また知人の情報屋が、おもしろいX(旧ツィッター)の記事を紹介してくれた。

石破茂は自民党総裁を辞任したが総理大臣は辞任していない。
https://x.com/hikarugensan/statu...

石破茂は昨日の記者会見で「総裁を辞める」と言ったが「総理を辞める」とは言っていない。

昨日、私がこのXで、「石破茂はまだ総理大臣を辞めていない」と言った。すると親切な人が、「石破は記者会見を開いて、『総理大臣を辞める』と宣言した」と言ってくれた。

しかし、それは間違いである。

石破は昨日の記者会見のなかで「総裁を辞任する」と言ったが、「総理を辞任する」とは言っていない。

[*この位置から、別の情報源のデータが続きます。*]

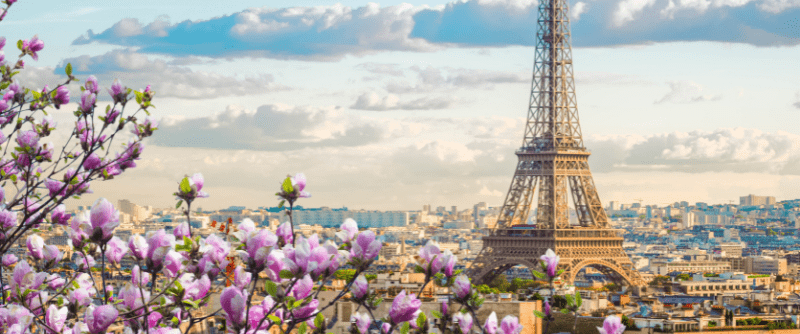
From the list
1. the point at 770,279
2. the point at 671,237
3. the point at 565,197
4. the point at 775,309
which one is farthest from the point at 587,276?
the point at 671,237

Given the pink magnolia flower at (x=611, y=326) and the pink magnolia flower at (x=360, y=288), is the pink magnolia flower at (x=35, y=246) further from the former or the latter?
the pink magnolia flower at (x=611, y=326)

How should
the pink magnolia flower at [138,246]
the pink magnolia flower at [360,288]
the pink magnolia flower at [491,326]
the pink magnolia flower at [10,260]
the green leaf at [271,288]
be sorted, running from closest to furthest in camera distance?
the green leaf at [271,288] → the pink magnolia flower at [138,246] → the pink magnolia flower at [360,288] → the pink magnolia flower at [491,326] → the pink magnolia flower at [10,260]

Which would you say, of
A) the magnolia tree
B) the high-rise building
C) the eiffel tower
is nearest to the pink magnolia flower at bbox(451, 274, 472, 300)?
the magnolia tree

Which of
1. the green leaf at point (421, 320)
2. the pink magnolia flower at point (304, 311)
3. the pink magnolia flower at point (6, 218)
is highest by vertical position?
the pink magnolia flower at point (6, 218)

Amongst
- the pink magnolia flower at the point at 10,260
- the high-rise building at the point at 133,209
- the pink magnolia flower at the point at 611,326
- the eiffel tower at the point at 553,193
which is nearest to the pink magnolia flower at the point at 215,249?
the pink magnolia flower at the point at 611,326

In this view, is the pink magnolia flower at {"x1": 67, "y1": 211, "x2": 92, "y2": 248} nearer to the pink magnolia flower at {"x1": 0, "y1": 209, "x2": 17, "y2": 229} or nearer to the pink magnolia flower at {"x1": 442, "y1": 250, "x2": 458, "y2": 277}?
the pink magnolia flower at {"x1": 0, "y1": 209, "x2": 17, "y2": 229}

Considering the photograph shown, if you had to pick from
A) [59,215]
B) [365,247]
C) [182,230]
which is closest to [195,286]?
[182,230]
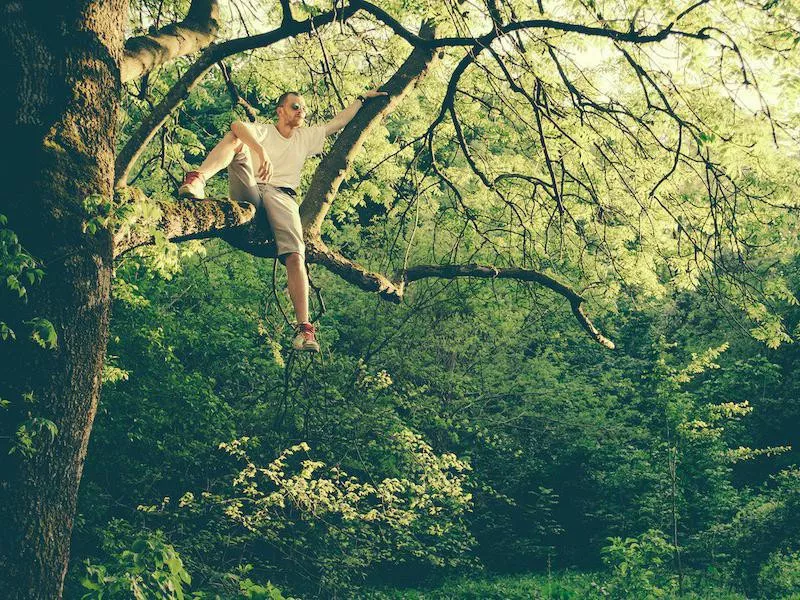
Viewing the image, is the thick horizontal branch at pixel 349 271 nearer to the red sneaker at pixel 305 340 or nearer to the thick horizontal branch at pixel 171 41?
the red sneaker at pixel 305 340

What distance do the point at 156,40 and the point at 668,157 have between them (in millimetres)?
3877

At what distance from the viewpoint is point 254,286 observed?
1284 centimetres

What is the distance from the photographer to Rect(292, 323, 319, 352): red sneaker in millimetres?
4527

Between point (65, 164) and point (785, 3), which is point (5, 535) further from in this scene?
point (785, 3)

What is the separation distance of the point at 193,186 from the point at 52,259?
1.07 m

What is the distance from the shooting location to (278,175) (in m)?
4.77

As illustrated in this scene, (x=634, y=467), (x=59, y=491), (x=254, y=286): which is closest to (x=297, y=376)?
(x=254, y=286)

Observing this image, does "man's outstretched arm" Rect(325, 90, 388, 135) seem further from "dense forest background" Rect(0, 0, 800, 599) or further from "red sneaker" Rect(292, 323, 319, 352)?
"red sneaker" Rect(292, 323, 319, 352)

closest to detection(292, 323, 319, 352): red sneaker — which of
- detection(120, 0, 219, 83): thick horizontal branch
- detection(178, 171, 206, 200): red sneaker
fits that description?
detection(178, 171, 206, 200): red sneaker

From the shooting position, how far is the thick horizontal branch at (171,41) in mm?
4375

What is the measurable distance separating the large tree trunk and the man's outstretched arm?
1931 millimetres

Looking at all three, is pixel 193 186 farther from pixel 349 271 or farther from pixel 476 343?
pixel 476 343

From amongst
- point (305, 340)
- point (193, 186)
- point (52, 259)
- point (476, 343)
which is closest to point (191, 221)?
point (193, 186)

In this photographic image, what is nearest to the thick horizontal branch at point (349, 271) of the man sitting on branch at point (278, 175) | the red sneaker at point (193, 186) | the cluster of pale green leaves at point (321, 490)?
the man sitting on branch at point (278, 175)
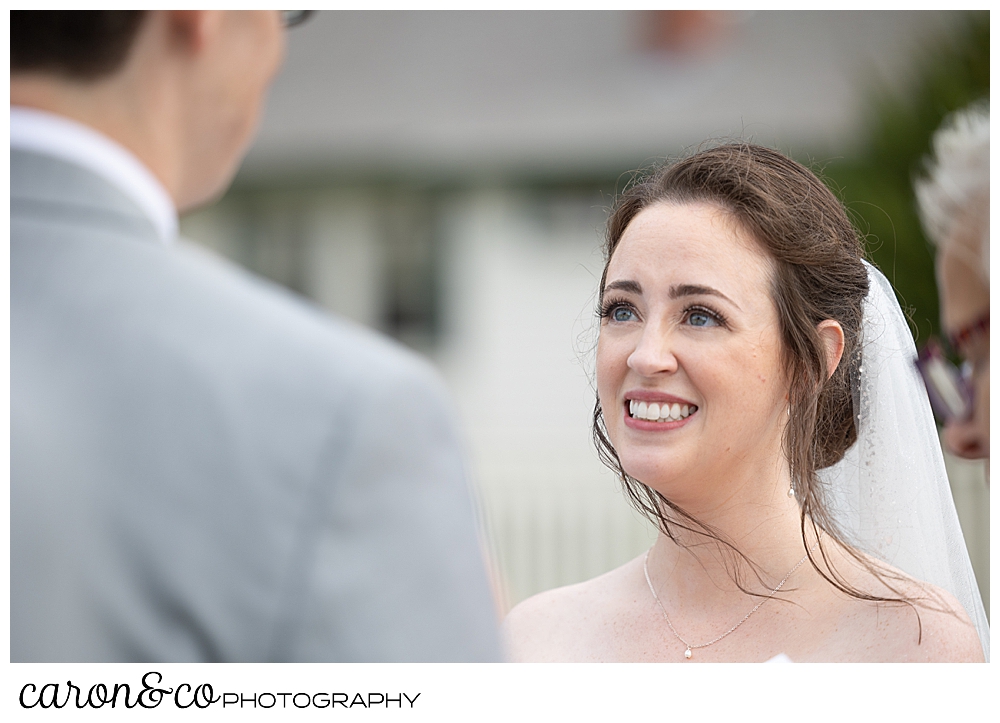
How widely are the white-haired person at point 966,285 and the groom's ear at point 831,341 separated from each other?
308 mm

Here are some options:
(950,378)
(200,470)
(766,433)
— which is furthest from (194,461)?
(950,378)

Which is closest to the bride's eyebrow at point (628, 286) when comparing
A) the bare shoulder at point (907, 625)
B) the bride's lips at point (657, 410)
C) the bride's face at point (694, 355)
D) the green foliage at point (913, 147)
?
the bride's face at point (694, 355)

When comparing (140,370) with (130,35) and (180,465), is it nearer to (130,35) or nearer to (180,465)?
(180,465)

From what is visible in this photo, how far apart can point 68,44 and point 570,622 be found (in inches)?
45.0

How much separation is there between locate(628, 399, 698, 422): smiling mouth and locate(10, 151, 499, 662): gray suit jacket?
70cm

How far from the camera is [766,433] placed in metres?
1.44

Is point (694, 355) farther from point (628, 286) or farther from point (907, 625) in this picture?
point (907, 625)

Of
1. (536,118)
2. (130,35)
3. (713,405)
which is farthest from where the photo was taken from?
(536,118)

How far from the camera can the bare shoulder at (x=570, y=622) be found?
1558 mm

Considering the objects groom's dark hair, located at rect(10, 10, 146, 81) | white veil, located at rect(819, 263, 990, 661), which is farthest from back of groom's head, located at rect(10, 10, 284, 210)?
white veil, located at rect(819, 263, 990, 661)

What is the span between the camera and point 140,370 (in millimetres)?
744

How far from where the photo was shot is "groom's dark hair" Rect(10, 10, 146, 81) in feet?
2.71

たしかに石破に質問した多くの記者たちも、「石破は総理大臣を辞めると言った~」と思い込んで石破に質問していた。しかし石破はみごとに誤魔化しとおして回答を終えているのである。

石破は記者への回答のなかで、
「総理大臣を辞める」などと一言も言わず、
「総理大臣を辞めることを前提とする発言」もまったく行っていない。

この件にかんして最も信用できる記録は、「首相官邸」が発信したユーチューブ動画、
「石破内閣総理大臣記者会見-令和7年9月7日」
https://youtube.com/watch...
である。

以下、石破の発言と、記者との質疑応答を太字で提示する(通常字体は私の解説)。

09分00秒
このたび私は自由民主党総裁の職を辞することといたしました。そのため党則第6条第2項に基づく・・・総裁選の手続きを実施するよう森山幹事長に伝えたところであります。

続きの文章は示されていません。